#### Data listing
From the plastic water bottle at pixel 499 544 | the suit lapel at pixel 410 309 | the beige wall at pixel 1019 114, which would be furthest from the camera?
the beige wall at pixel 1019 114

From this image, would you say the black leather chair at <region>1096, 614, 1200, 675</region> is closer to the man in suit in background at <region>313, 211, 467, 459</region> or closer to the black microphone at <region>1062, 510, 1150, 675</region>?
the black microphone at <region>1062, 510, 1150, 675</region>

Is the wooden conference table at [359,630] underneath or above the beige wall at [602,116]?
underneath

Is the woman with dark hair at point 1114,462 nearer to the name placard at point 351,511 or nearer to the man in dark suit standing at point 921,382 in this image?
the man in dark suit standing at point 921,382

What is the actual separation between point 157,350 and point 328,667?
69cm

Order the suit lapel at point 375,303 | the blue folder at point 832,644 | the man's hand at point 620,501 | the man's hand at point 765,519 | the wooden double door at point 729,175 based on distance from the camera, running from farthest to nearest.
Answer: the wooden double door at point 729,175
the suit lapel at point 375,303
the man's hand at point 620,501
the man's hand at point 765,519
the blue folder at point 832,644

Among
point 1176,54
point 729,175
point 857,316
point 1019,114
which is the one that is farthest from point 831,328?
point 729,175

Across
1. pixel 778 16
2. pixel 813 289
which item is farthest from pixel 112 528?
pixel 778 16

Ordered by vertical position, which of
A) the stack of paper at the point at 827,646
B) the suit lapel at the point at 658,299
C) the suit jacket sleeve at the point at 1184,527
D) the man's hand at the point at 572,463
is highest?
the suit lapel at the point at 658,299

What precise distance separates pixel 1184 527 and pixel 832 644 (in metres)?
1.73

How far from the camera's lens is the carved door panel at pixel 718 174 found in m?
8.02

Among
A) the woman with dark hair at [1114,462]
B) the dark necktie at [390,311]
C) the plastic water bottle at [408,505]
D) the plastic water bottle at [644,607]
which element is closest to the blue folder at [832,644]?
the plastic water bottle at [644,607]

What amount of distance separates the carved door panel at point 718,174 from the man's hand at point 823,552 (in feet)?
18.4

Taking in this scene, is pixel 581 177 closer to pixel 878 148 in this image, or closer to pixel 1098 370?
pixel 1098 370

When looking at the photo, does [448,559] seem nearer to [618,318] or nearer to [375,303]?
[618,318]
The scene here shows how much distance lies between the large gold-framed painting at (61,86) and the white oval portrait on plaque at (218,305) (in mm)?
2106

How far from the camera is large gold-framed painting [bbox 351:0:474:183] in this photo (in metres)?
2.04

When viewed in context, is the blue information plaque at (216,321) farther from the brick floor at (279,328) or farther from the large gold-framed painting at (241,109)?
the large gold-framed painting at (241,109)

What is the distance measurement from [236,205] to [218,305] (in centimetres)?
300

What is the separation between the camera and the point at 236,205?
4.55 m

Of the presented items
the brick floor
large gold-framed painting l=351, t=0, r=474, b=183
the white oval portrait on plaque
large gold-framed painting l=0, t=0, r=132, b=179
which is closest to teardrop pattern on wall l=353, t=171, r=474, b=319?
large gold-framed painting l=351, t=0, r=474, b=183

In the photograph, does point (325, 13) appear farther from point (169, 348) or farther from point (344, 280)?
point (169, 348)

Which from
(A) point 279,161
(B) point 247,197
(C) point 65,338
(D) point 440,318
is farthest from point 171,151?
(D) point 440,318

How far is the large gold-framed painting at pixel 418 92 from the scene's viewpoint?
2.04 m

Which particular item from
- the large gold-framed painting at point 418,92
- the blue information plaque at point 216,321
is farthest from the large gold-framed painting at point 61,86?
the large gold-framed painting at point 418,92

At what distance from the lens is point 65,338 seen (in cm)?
########
Please copy the listing from the line holding "Of the presented items" through the end of the listing, both included, and swap "plaque" for "placard" while keeping everything else the same.

Task output:
Of the presented items
the brick floor
large gold-framed painting l=351, t=0, r=474, b=183
the white oval portrait on placard
large gold-framed painting l=0, t=0, r=132, b=179
which is closest to teardrop pattern on wall l=353, t=171, r=474, b=319?
large gold-framed painting l=351, t=0, r=474, b=183

In the photograph, does point (325, 13) appear farther from point (169, 348) or farther from point (344, 280)?
point (169, 348)

Which from
(A) point 279,161
(B) point 247,197
(C) point 65,338
(D) point 440,318
is farthest from point 171,151?
(D) point 440,318

How far is the large gold-framed painting at pixel 418 92 from the scene's viewpoint?
2.04 m

Which particular item from
- the large gold-framed painting at point 418,92
- the blue information placard at point 216,321
is farthest from the large gold-framed painting at point 61,86?
the large gold-framed painting at point 418,92

At what distance from the lens is point 65,338 seen (in cm)?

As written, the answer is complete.